TASK DIRECTIONS:
In the speech recognition page below, copy the passage from "This project is" to "http://pannous.net/spoken_numbers.tar (470 MB)", substituting "goals" for "milestones".

SELECTION:

* start *

Speech Recognition with the Caffe deep learning framework, migrating to
Speech Recognition with BVLC caffe

Speech Recognition with the caffe deep learning framework

UPDATE: We are migrating to tensorflow

This project is quite fresh and only the first of three milestones is accomplished: Even now it might be useful if you just want to train a handful of commands/options (1,2,3..yes/no/cancel/...)

  1. training spoken numbers:
  • get spectogram training images from http://pannous.net/spoken_numbers.tar (470 MB)
  • start ./train.sh
  • test with ipython notebook test-speech-recognition.ipynb or caffe test ... or <caffe-root>/python/classify.py
  • 99% accuracy, nice!
  • online recognition and learning with ./recognition-server.py and ./record.py scripts

Sample spectrogram, That's what she said, too laid?

Sample spectrogram, Karen uttering 'zero' with 160 words per minute.

* end *

DATA ROWS:
* start *

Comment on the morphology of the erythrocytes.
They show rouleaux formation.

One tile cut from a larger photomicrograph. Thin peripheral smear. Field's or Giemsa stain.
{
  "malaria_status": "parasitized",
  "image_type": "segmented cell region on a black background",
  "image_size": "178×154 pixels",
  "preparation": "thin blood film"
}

* end *

RESULT OF THIS EXERCISE:
This project is quite fresh and only the first of three goals is accomplished: Even now it might be useful if you just want to train a handful of commands/options (1,2,3..yes/no/cancel/...)

  1. training spoken numbers:
  • get spectogram training images from http://pannous.net/spoken_numbers.tar (470 MB)